The pianist Peter Katin has died

Gramophone
Monday, March 23, 2015

Born November 14, 1930; died March 19, 2015

Peter Katin (1930-2015)
Peter Katin (1930-2015)

The pianist Peter Katin has died: he was 84. A much-admired musician, Katin’s career was characterised by long periods of neglect, followed by periods of great productivity. Born in London to an immigrant Orthodox Jewish father from Lithuania and an English mother, Katin showed early musical promise and attended the Royal Academy of Music from the age of 12; he was also head chorister at Westminster Abbey. He made his Wigmore Hall debut aged 18 and was soon a sought-after soloist and chamber music-partner. He made his debut at the Proms in 1953, a personal triumph. As Katin said in an interview with Gramophone in October 1987, I remember early in my career playing Rachmaninov's Third Concerto at the Proms, and it brought the house down; since then I've hardly ever been asked to play anything else. Bang went Beethoven, Mozart, chamber music … I put up with this for a long time, and then I took a stand and said I wasn't going to play these things again. That gave me time to study other composers properly and it's paid off.’ 

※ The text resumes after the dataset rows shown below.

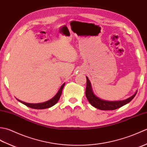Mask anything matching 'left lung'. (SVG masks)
<instances>
[{
    "label": "left lung",
    "mask_w": 147,
    "mask_h": 147,
    "mask_svg": "<svg viewBox=\"0 0 147 147\" xmlns=\"http://www.w3.org/2000/svg\"><path fill=\"white\" fill-rule=\"evenodd\" d=\"M86 78V92L85 95L88 102L90 103V104L93 105L96 109H98L100 110L103 111H110V110H115L118 108L121 107L122 106L127 104L133 99L135 97L136 93L135 94L130 96L129 98H127L124 100H119V101H107L99 98L97 96H95L93 93L92 88V85L90 83V80L88 77Z\"/></svg>",
    "instance_id": "left-lung-1"
}]
</instances>
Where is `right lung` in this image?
Instances as JSON below:
<instances>
[{
    "label": "right lung",
    "mask_w": 147,
    "mask_h": 147,
    "mask_svg": "<svg viewBox=\"0 0 147 147\" xmlns=\"http://www.w3.org/2000/svg\"><path fill=\"white\" fill-rule=\"evenodd\" d=\"M65 85V83H64L63 85H62L60 89L59 90L58 92L57 93V94H56L54 97L52 98H51V100H49L45 102H43V103H39V104H30V103H26V102H24L23 101H21L20 100L18 99L17 100L19 101L22 104H23L24 105H26L27 107H29L30 108H32V109H47V108H50L52 107L53 105H54L56 103H57L59 98L61 97V95L62 94V89H63L64 86Z\"/></svg>",
    "instance_id": "1"
}]
</instances>
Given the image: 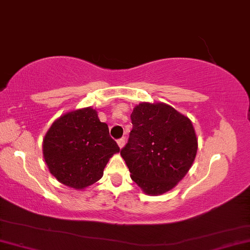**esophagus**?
<instances>
[{
  "mask_svg": "<svg viewBox=\"0 0 250 250\" xmlns=\"http://www.w3.org/2000/svg\"><path fill=\"white\" fill-rule=\"evenodd\" d=\"M117 144H118V146L122 149V147L125 146V137H121V139H118L117 140Z\"/></svg>",
  "mask_w": 250,
  "mask_h": 250,
  "instance_id": "1",
  "label": "esophagus"
}]
</instances>
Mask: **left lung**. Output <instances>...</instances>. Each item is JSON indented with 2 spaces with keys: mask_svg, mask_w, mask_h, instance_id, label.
I'll use <instances>...</instances> for the list:
<instances>
[{
  "mask_svg": "<svg viewBox=\"0 0 250 250\" xmlns=\"http://www.w3.org/2000/svg\"><path fill=\"white\" fill-rule=\"evenodd\" d=\"M131 119L133 128L121 155L144 193L164 194L185 177L196 157L193 124L166 104H137Z\"/></svg>",
  "mask_w": 250,
  "mask_h": 250,
  "instance_id": "1",
  "label": "left lung"
}]
</instances>
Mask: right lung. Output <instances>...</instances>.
Returning <instances> with one entry per match:
<instances>
[{"label": "right lung", "mask_w": 250, "mask_h": 250, "mask_svg": "<svg viewBox=\"0 0 250 250\" xmlns=\"http://www.w3.org/2000/svg\"><path fill=\"white\" fill-rule=\"evenodd\" d=\"M117 152L119 146L110 137L108 125L90 107L61 116L50 126L42 144L50 173L75 189L98 182Z\"/></svg>", "instance_id": "1"}]
</instances>
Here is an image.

During the late 1950s Katin made a number of recordings for Decca and Westminster including concertante works by Mendelssohn, a couple of Liszt recitals, Tchaikovsky’s First Piano Concerto and Concert Fantasia, Rachmaninov’s First and Second Piano Concertos and Litolff’s Concerto Symphonique (all now available from Pristine Classical in superb remasterings). He continued to explore the romantic piano repertoire and was a frequent fixture at the Proms (he had made 25 appearances by the 1970s). He also appeared as the musical partner of the violinist Alfredo Campoli (in the 1950s) and the soprano Victoria de los Angeles (in the 1970s).

Katin taught at the University of Western Ontario in Canada for a while before returning to the UK in 1984. The major engagements had dried up but Katin persevered, performing at music clubs and teaching, as well as making a number of self-funded recordings. In 1987 he embarked on a series of CDs for Olympia and drew complimentary reviews: Joan Chissell wrote of Katin’s Chopin B minor Piano Sonata that ‘at the piano he nevertheless keeps emotion under strict control in a performance of exemplary clarity and rhythmic control’ and James Methuen-Campbell wrote (of a Liszt recital) that ‘one cannot question Peter Katin's depth as a Liszt-player. In the more quiet and thoughtful pieces recorded here he is very much in his element. From the first few notes of the opening Consolation I was enchanted by the expressive air of reflection, which is so entirely in tune with the title of the pieces. His pure, self-effacing and sincere approach ensures that the familiar Third Consolation, in D flat, is free from that saccharine pallor in which it is so often cloaked.’

Katin retired from performance in 2004.